In den frühen Morgenstunden des 22. Juli 2026 brach in einer Schreinerei im malerischen Spiringen im Kanton Uri ein verheerender Brand aus. Um 6.30 Uhr wurde der Notruf ausgelöst und die Feuerwehr alarmiert. Bei ihrem Eintreffen war die Werkhalle bereits in Vollbrand, die Flammen leckten gierig an den Wänden, während die Luft von starkem Rauch und einem beißenden Geruch durchzogen war. Ungeachtet der dramatischen Situation konnten die Mitarbeitenden des Betriebs rechtzeitig fliehen, was vermutlich Schlimmeres verhinderte.
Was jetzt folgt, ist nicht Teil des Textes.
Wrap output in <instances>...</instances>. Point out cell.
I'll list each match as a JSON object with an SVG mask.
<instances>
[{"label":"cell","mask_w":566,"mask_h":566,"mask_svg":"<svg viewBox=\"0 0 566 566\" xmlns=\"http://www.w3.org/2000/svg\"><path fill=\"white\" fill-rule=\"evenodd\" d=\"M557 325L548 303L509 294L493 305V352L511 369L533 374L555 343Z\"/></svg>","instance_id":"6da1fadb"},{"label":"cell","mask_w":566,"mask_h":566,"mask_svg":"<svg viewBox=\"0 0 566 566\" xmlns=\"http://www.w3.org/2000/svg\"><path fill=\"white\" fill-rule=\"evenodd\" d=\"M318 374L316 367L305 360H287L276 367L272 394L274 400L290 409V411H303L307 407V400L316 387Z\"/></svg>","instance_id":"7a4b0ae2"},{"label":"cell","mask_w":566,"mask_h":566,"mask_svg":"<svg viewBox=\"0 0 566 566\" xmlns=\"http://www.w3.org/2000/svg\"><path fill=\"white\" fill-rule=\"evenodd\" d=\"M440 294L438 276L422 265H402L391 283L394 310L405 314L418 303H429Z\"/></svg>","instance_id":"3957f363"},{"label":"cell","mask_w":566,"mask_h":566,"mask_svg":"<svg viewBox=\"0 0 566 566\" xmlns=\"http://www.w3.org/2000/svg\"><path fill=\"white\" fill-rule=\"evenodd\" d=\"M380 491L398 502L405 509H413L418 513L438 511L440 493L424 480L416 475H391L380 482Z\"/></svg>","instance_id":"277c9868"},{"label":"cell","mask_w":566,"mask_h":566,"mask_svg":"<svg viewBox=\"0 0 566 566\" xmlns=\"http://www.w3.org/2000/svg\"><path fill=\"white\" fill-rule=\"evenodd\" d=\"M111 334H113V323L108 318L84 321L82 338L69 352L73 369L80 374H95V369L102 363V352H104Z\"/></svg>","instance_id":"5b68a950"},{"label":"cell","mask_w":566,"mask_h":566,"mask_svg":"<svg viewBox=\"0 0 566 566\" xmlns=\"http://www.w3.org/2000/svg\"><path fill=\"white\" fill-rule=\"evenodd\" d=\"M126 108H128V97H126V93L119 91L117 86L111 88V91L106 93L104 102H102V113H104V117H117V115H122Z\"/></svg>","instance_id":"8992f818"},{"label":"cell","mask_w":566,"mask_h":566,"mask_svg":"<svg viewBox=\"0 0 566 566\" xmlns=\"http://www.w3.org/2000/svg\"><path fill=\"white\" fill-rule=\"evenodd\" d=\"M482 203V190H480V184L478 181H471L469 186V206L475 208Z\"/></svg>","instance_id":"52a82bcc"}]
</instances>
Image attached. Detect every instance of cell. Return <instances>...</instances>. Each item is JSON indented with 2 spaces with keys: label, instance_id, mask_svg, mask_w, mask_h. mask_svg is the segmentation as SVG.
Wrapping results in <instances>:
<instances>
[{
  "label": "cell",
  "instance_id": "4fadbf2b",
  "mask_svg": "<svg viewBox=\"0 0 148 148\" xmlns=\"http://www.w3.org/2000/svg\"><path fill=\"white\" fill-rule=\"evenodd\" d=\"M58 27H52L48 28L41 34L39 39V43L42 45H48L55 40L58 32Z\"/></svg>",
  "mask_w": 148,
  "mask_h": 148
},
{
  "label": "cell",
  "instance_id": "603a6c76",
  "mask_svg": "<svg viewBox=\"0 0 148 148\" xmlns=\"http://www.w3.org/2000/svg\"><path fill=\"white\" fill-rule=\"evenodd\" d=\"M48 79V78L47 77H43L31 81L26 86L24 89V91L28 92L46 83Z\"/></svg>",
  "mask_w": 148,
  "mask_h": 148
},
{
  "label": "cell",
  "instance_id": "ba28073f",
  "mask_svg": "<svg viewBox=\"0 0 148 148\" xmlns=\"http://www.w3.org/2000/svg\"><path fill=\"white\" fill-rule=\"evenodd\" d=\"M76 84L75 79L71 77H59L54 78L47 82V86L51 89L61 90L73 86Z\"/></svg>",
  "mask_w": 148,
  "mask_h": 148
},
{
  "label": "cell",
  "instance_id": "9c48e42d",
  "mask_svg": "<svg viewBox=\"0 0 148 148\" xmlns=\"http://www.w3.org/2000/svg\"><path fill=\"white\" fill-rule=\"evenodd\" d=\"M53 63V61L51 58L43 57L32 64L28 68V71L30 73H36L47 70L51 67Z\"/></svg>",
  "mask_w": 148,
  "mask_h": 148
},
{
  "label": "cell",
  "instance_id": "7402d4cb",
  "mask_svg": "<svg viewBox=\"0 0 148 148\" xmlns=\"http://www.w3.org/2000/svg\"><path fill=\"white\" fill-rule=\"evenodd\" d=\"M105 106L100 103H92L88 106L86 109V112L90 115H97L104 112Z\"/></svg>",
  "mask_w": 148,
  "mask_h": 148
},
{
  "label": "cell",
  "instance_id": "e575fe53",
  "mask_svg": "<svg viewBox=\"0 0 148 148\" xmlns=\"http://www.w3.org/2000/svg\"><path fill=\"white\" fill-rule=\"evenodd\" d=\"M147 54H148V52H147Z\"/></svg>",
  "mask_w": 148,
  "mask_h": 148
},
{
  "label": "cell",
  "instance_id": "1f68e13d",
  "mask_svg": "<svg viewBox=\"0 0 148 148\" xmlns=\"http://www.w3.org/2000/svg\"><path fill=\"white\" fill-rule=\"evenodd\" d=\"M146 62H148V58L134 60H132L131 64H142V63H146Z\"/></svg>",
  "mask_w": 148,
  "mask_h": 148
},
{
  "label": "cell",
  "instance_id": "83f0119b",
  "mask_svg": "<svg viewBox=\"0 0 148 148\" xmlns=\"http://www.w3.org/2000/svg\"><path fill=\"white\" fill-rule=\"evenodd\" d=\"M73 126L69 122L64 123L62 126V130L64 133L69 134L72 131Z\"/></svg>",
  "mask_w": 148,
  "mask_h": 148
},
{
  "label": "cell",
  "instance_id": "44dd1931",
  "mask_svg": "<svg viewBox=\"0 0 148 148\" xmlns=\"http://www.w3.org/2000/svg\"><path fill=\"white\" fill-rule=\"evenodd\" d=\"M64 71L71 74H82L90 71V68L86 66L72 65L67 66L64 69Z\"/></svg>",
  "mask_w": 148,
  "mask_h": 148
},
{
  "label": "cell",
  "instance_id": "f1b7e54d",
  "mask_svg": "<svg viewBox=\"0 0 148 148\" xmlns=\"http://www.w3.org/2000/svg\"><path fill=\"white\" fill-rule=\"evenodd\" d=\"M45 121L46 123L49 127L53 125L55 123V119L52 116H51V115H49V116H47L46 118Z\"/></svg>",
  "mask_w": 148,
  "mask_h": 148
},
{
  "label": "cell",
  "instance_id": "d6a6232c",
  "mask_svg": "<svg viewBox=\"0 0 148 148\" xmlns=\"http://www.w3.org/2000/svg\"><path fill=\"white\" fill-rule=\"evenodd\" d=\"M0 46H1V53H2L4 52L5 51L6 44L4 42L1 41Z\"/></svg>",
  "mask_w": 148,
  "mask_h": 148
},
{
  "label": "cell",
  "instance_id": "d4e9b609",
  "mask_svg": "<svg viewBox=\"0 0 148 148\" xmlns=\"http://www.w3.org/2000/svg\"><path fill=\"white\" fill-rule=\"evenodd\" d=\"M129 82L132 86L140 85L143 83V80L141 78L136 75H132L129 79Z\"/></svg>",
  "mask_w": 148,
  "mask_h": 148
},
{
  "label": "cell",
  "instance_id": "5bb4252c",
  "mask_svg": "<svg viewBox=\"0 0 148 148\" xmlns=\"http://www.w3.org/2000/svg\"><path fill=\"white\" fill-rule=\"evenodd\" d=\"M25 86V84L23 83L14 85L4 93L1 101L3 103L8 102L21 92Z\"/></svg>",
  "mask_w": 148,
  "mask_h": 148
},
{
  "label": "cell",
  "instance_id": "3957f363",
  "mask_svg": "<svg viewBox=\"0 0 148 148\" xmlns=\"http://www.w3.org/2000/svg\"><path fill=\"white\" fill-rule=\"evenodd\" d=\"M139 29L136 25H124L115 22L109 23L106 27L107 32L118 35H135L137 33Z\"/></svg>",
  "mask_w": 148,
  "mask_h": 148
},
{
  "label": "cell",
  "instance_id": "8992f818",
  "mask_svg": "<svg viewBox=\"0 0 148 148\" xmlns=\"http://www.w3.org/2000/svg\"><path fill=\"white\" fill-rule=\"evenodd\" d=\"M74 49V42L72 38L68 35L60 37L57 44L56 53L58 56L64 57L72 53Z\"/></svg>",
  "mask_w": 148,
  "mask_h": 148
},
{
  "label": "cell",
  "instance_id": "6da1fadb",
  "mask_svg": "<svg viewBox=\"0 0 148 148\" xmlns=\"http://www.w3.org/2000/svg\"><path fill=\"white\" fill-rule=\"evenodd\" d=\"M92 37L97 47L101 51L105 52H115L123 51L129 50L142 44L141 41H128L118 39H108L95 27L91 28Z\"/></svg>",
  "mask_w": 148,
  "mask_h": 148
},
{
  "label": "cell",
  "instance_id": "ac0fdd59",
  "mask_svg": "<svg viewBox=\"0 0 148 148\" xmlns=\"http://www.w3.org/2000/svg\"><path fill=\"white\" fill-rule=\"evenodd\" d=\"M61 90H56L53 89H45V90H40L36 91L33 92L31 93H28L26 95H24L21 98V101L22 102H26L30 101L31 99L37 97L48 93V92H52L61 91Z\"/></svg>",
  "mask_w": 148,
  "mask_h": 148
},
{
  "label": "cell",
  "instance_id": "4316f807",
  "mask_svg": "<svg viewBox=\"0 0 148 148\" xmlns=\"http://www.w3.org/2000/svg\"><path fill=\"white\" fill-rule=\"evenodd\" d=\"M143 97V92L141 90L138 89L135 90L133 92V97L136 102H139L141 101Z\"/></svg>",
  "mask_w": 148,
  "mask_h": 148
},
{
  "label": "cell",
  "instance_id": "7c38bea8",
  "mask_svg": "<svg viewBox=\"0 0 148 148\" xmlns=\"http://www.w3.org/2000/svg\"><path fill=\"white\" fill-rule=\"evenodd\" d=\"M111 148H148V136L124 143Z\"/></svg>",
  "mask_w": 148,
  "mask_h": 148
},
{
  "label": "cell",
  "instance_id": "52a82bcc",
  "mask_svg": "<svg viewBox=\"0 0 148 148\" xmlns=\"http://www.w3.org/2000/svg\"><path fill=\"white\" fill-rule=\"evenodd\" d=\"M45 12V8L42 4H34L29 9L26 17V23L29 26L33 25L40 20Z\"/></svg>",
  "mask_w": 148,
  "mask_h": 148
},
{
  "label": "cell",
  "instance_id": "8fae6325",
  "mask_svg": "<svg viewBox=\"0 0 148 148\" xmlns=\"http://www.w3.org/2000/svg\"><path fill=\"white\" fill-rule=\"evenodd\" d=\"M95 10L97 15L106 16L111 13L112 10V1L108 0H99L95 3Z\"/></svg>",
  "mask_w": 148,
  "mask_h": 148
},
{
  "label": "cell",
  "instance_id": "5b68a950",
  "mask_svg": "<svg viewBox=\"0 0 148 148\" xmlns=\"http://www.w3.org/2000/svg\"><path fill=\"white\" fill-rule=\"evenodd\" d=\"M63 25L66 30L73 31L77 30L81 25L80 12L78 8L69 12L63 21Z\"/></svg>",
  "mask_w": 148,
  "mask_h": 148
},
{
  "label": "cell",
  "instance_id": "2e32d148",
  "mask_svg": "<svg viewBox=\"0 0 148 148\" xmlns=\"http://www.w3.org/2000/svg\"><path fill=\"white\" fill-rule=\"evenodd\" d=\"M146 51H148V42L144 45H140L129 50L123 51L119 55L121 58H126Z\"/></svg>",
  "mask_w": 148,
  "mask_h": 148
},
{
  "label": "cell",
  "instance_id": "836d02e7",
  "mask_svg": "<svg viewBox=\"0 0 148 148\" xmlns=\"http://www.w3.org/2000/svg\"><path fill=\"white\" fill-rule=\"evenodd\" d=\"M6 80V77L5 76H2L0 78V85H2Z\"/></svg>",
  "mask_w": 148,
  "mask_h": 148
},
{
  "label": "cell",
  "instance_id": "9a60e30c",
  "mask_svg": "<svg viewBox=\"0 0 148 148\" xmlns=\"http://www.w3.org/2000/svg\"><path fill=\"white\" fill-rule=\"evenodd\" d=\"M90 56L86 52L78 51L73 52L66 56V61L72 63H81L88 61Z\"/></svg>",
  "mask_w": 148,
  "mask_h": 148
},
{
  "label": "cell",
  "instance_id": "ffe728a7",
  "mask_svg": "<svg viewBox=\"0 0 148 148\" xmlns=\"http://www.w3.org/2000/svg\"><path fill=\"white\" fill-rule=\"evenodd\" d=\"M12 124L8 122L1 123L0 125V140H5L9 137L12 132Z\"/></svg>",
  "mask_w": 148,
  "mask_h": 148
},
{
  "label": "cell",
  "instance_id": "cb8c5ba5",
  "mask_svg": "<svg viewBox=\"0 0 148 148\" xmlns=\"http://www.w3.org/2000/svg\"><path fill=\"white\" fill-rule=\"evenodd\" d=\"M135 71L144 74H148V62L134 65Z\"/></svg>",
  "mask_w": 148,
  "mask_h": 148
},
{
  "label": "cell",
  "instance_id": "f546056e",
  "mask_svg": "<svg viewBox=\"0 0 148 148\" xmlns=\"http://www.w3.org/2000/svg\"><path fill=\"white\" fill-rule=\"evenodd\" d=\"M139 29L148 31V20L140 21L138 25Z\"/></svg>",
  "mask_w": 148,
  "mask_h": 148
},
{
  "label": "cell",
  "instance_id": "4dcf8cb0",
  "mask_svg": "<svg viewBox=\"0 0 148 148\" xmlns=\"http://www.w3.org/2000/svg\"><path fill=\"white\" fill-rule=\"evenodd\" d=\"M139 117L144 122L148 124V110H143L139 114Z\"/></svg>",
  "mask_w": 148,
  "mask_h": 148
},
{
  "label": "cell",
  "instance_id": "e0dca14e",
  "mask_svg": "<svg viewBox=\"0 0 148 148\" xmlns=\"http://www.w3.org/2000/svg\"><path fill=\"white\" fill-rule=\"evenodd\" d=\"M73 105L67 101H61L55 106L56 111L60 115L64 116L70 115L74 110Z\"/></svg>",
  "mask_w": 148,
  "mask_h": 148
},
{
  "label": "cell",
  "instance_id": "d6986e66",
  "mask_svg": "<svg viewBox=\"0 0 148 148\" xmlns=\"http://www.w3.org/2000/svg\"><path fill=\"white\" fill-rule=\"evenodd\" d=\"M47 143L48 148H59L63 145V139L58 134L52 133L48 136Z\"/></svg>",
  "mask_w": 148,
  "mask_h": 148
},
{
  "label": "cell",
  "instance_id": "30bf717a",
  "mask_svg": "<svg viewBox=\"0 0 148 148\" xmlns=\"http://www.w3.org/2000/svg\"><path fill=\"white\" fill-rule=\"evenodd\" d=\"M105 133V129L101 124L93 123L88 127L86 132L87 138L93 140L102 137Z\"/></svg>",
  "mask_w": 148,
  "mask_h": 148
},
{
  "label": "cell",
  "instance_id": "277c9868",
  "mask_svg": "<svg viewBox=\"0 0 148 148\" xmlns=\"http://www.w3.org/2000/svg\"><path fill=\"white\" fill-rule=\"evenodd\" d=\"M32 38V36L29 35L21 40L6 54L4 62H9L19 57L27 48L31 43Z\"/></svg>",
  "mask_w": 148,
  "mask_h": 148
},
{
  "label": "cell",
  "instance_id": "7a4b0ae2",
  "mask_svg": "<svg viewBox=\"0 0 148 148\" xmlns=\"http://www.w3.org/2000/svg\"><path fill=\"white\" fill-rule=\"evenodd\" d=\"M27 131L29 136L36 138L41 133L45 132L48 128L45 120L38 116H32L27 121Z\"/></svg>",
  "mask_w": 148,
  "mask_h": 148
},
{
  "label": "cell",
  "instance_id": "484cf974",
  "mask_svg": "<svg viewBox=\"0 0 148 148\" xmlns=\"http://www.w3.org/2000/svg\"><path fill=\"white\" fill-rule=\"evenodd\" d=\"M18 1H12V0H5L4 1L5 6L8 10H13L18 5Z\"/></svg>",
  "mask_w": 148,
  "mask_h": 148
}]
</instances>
Die Feuerwehr war schnell zur Stelle. Rund 145 tapfere Feuerwehrleute aus Spiringen, Unterschächen, Bürglen und Altdorf kämpften gegen die Flammen an. Ihre Anstrengungen waren ein beeindruckendes Schauspiel – mit Schläuchen, die Wasser in Strömen sprühten, und dem unablässigen Rattern der Löschfahrzeuge. In einem besonderen Einsatz wurde sogar ein Helikopter eingesetzt, um angrenzende Wälder vor dem drohenden Feuer zu schützen. Über die Klausenstrasse, die zwischen Bürglen und Spiringen gesperrt wurde, waren die Geräusche des Geschehens bis weit ins Tal zu hören.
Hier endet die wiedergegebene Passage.